# WHAT IS BEING ASKED:
Count up the lines in the listing below that hold "annotators", and answer with the total alone.

MATERIAL FOR THIS TASK Start Marker

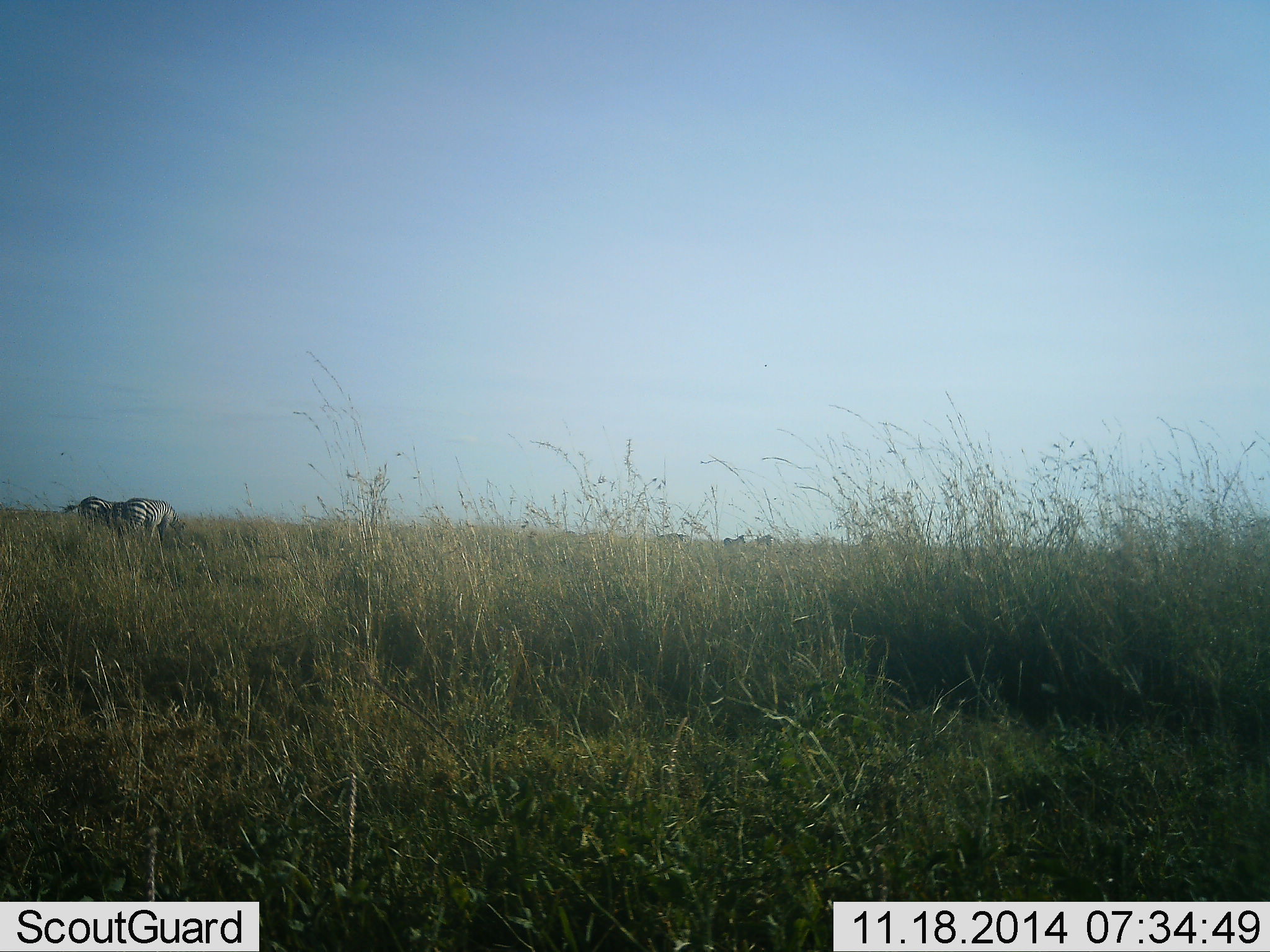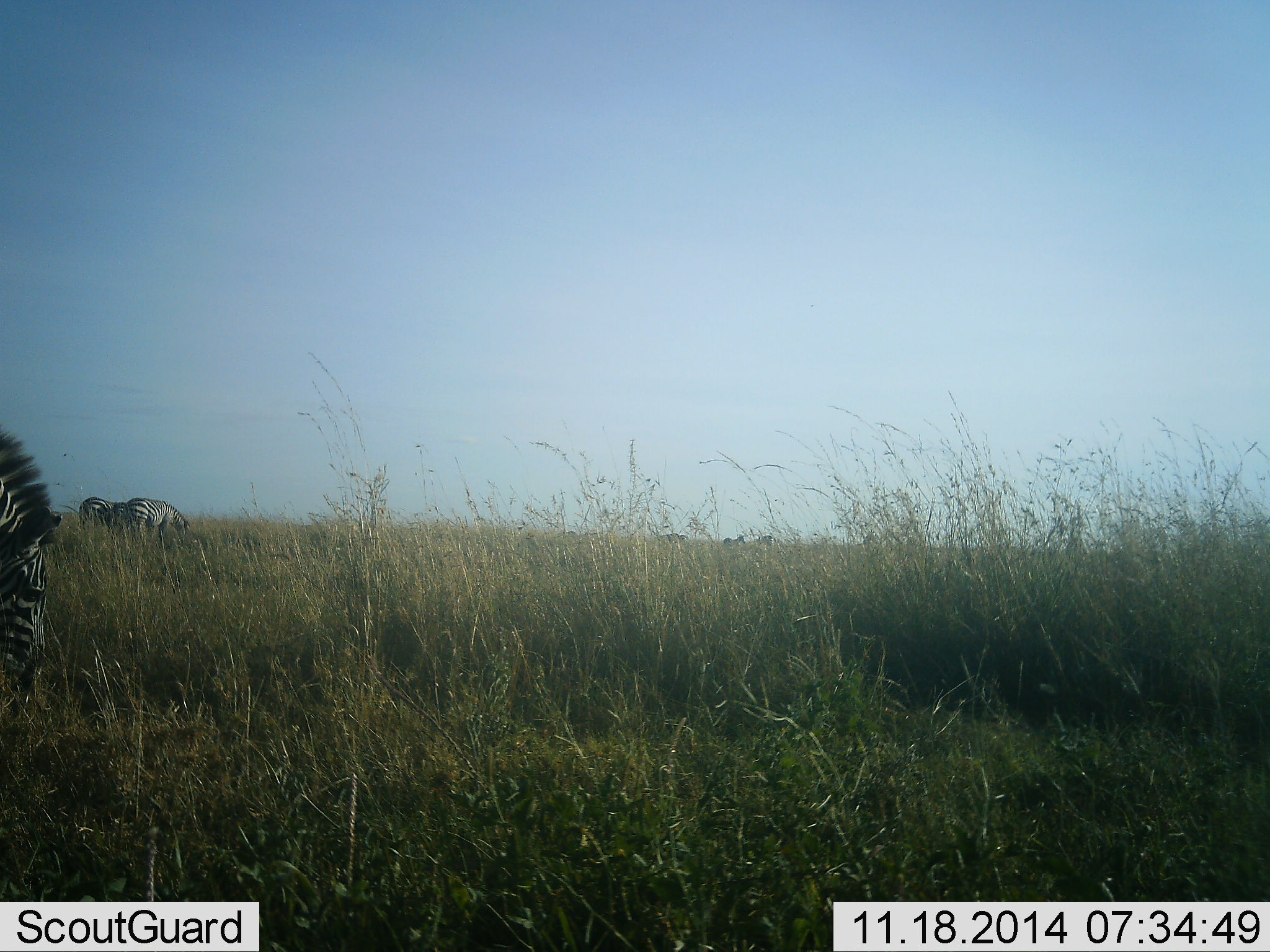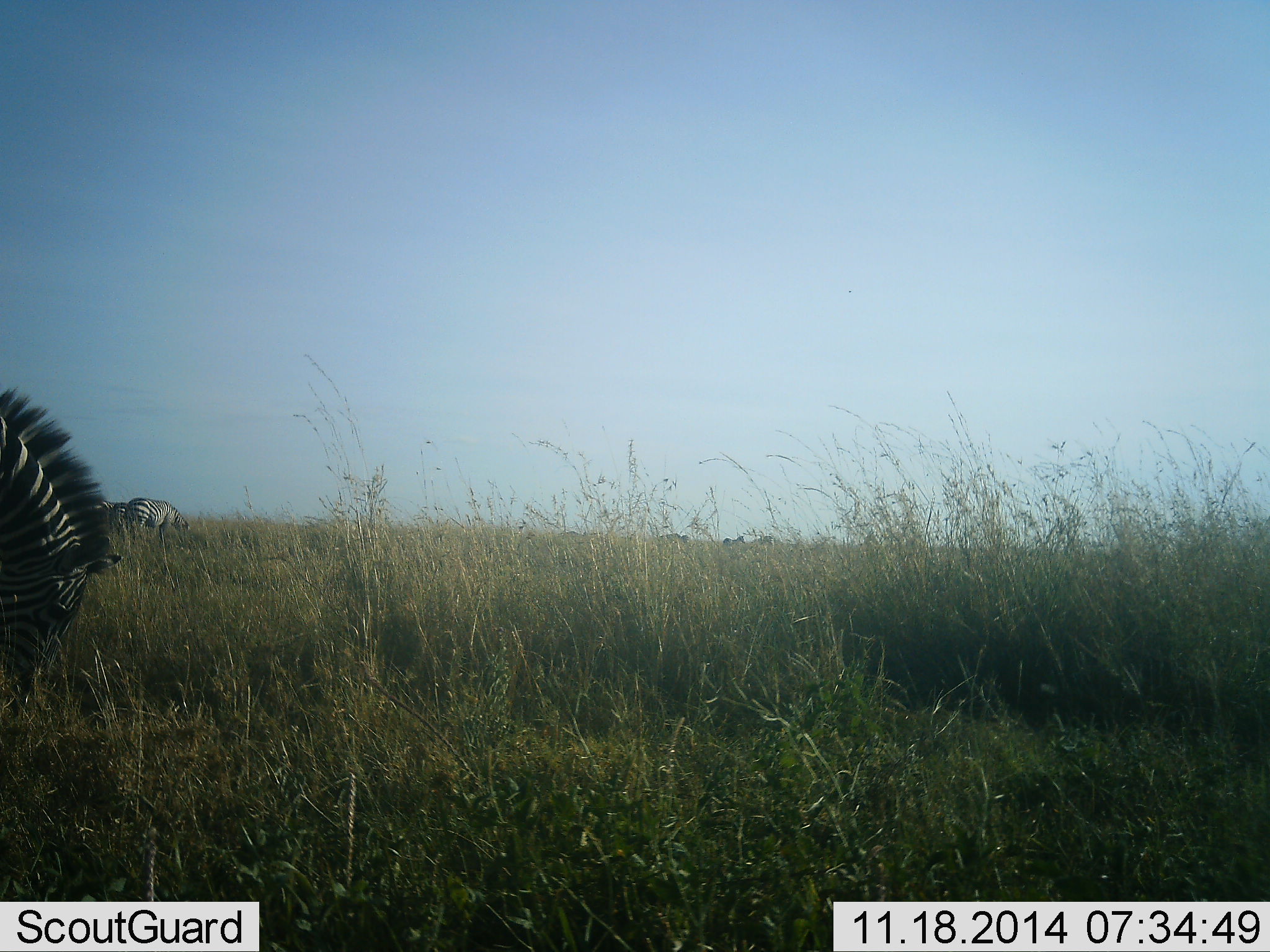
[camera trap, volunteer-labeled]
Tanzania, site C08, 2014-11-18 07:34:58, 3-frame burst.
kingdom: Animalia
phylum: Chordata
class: Mammalia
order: Perissodactyla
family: Equidae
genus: Equus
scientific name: Equus quagga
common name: plains zebra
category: zebra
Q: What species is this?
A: Zebra (plains zebra) (Equus quagga).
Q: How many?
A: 3.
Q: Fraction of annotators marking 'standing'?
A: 18%.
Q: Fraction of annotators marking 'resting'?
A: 0%.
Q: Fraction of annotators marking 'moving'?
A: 36%.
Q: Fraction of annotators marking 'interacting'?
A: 0%.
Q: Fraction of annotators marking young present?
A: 0%.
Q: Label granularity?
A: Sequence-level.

MATERIAL FOR THIS TASK End Marker

# ANSWER FOR THE TASK:
5